Mama was at the centre of the situation; she was in support of her son. She told me I had not been a good wife, that his son had made a big mistake when he chose to marry me. She even said I had brought bad luck to her son and she even doubted if my children were her son's.

I was so pissed off with what Mama said, but there was nothing I could do. I tried to think if I had offended her, I couldn't just place it.

Anyway, I have been at home for six months with my mother now and the issue has not been resolved, but the problem now is that my husband is disturbing me and the children. He has been coming around trying to plead and see the children. I still love my husband and I couldn't stop him from coming and see them even if he abandoned us, but as long as his mother is alive, things would not change for the better.

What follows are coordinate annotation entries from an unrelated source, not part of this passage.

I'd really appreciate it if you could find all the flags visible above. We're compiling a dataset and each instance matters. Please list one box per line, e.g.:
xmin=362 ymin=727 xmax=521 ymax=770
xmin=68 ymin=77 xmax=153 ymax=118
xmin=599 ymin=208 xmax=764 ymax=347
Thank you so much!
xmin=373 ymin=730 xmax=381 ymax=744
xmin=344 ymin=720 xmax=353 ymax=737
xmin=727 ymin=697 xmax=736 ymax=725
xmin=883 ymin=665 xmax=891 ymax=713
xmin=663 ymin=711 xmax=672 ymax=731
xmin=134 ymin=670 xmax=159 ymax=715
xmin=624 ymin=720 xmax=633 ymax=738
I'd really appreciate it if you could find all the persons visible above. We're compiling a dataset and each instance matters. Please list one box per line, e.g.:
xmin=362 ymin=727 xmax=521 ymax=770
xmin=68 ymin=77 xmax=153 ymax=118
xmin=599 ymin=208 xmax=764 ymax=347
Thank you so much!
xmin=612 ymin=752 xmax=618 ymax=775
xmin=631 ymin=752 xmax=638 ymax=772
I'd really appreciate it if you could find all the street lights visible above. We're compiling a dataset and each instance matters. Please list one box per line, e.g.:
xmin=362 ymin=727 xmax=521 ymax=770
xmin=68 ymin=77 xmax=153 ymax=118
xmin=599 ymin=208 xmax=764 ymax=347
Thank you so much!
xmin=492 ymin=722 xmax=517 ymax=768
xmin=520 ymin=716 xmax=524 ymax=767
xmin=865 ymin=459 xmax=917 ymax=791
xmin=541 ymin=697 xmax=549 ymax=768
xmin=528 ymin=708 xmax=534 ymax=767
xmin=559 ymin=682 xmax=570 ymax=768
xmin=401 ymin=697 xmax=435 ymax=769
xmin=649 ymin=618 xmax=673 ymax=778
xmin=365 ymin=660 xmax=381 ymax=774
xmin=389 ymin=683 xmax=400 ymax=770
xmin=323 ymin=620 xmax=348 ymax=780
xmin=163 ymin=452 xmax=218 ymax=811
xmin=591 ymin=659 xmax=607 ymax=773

I am not a woman who advocates single parenting or divorce; I know I need my husband to raise these children. I have missed him for this one year and it has not been easy for me taking care of those children alone, but what will I do with my mother-in-law?

George has been going to the children's school to see them and I had met him there on one or two occasions. His looks suggested he regretted his actions and with unspoken words, he wants me to come back but he wouldn't say a word whenever he sees me. This attitude of his gets me annoyed and makes me wonder if it is his ego that is holding him back from apologising or his mother? His mother certainly must have something to do with this. Sometimes I even think she is fetish. My mother is always encouraging me that he would come around since he has realised his mistakes but how long will I wait? I want my husband and home back. Please, what can I do to help my husband and our home from his callous mother?